Sunday, December 6, 2015

Menangisi Rompi Anti Kanker


Membaca postingan teman di fb, aku kaget. Lalu penasaran. Lalu browsing sana sini. Akhirnya aku percaya, bahwa kemenkes sudah mengeluarkan surat tentang larangan klinik kanker pak Warsito. Ya..para pasien kanker tidak lagi boleh menggunakan terapi fisika pak Warsito.

Sedih. Rasanya pengen nangis. Aku inget awal aku didiagnose kanker oleh dokter setelah menjalani tes mammo, usg dan pa. Dokter memutuskan akan membuang payudara kiriku. Secepatnya.

Aku mencoba berpikir tenang. Kalau aku melaksanakan rencana dokter, maka aku harus menyiapkan dana untuk operasi, minimal 4x kemo dan 25x radiasi. Plus obat2an pendukung. Juga biaya opname dll. Itu tidak cukup 100juta. Sementara saat itu tidak punya dana sebesar itu. Akhirnya aku memutuskan untuk tidak melakukan operasi.

Sambil mencari upaya lain, aku berusaha meyakinkan keluarga dan aku sendiri, bahwa ketidakmampuan kami adalah karena Allah menghendaki demikian. Pasti ada rencana Allah yg lain.

Tanpa sengaja aku mendapat informasi tentang rompi anti kanker melalui televisi. Segera aku mencari informasi lebih lengkap melalui internet. Beberapa hari aku berusaha meyakinkan diri dengan segala informasi untuk menjawab pertanyaan2 yg ada dikepalaku. Setelah yakin baru aku menyampaikan kepada bapak. Beliau bilang, kita ke Tangerang biar lebih yakin. Setelah di klinik mendapat penjelasan dan melihat kondisi dan prosesnya, kami bilang, ga ada salahnya kita coba. Apapun nanti yg terjadi, kami niatkan akan mencoba selama 3 bulan. Lalu kami akan mempertimbangkan lagi.

Kenapa kami memutuskan memakai rompi ini? Setelahdijelaskan, tetapi secara fisika ini sangat logis. Masuk akal. TANPA RASA SAKIT. Alat scanning menghasilkan repport yg sangat lengkap. Posisi benjolan, besar benjolan, tingkat keganasan benjolan. Sangat lengkap. TANPA RASA SAKIT. Dan....kami hanya mengeluarkan dana 5 jutaan. Allah memampukan kami. Alhamdulillah.
Minimal kami berharap dengan alat ini kankerku tidak lebih parah, sampai kami punya cukup dana untuk operasi.

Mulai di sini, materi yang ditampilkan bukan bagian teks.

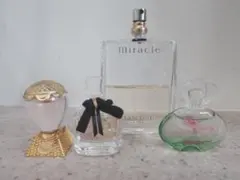 香水まとめ売りのサムネイル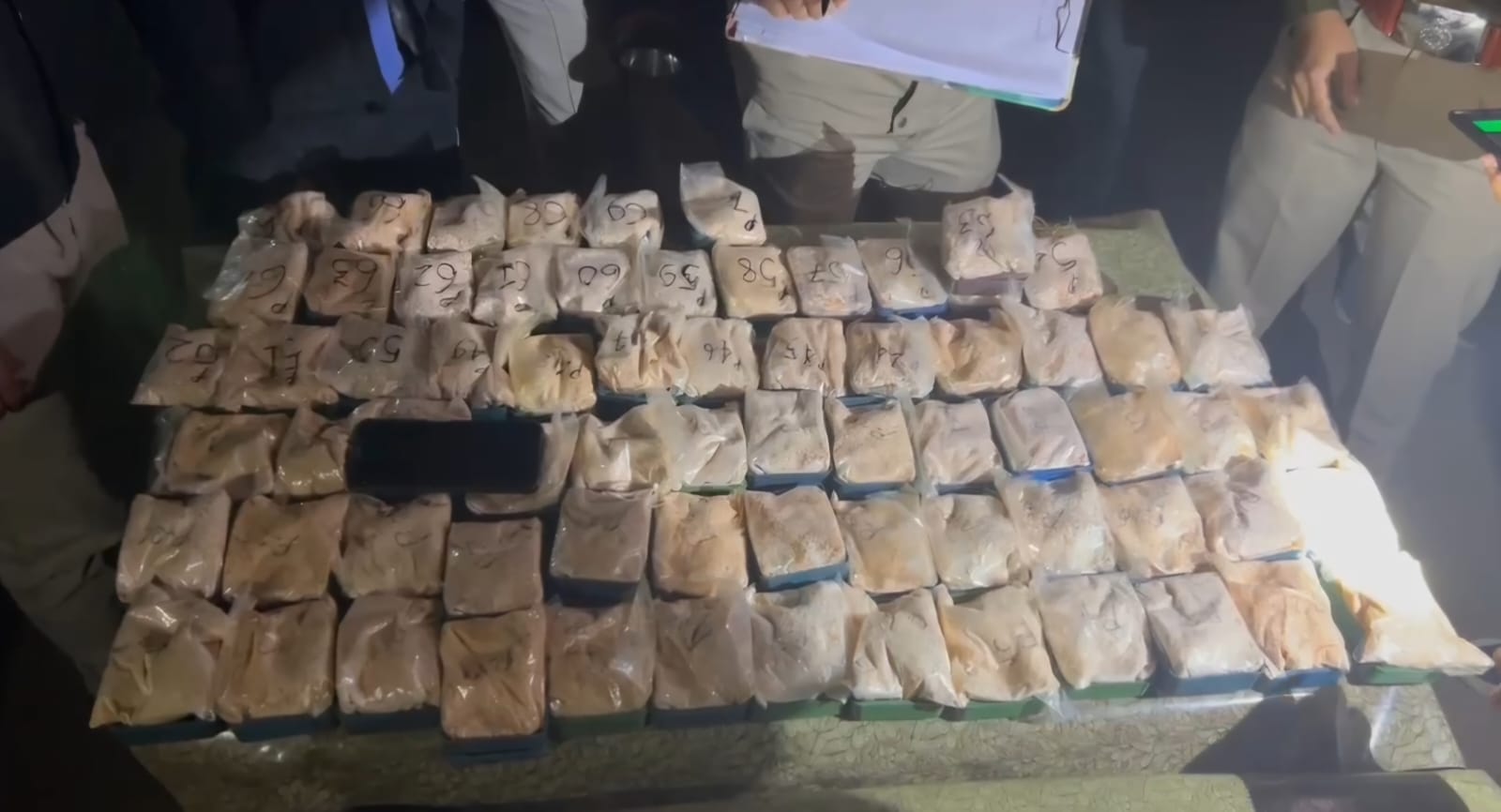 Heroin worth Rs 7 crore seized in Karbi Anglong, one arrested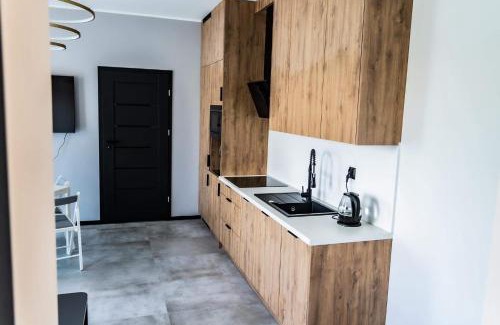 Boszkowo-Letnisko Apartment | Apartament 101 Aquarius Boszkowo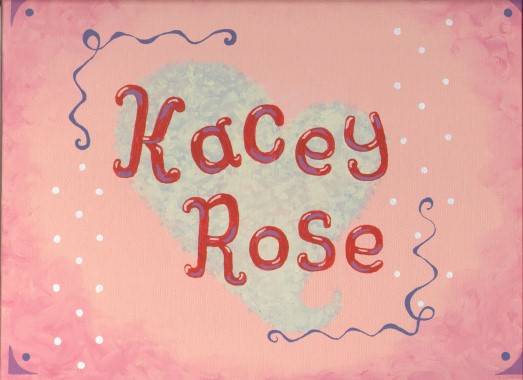 Kacey Rose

Tiga bulan kemudian, ternyata perkembangannya lebih dari yg kami harapkan. Keganasan maupun besarnya jauh menurun. Akhirnya kami memutuskan melanjutkan terapi fisika ini. Sampai akhirnya saat ini kankerku sudah dinyatakan tidak ganas. Aku sudah melakukan tes darah dan usg di laboratorium juga. Alhamdulillah

Aku juga mendengar ada beberapa teman yg menyerah dengan terapi fisika lalu ke dokter medis. Aku juga pernah bertemu beberapa teman di klinik pak Warsito, yg sudah mencoba secara medis tapi dokter angkat tangan lalu mereka menggunaka  terapi fisika. Dan mereka mampu bertahan.

 Lalu dimana yg salah? Semua, medis atau fisika, ada yg sembuh ada yg gagal.
Kenapa harus tidak diijinkan?
Bagaimana kalau ada pasien kanker yg tidak punya dana seperti aku, apakah harus menyerah kalah tanpa upaya? Maaf yaa, bahkan askes ataua bpjs pun tidak mengcover seluruhnya.

Aku bukan bagian dari manajemen pak Warsito, tapi aku selalu gencar menginformasikan tentang terapi fisika ini. Karena aku mengalami sendiri. Bagaimana kena kanker dalam kondisi tidak punya uang. Aku mengalami sendiri terapi fisika ini nyaris tanpa rasa sakit, seperti kalau kita pakai terapi medis. Kemo dan radiasi.
Lalu kenapa segala kemudahan ini kenapa dilarang?
Mungkin mereka harus mengalami seperti aku, baru mereka bisa berempati.

Aku tidak bisa merubah keadaan, tapi Allah bisa.
Semoga pak Warsito dan manajemen diberi ketabahan dan kemudahan. Semoga semakin banyak pasien kanker yg terbantu dengan terapi fisika ini. Dan semoga Allah menggerakkan hati beliau2 di kemenkes agar lebih berpihak kepada pasien2 kanker.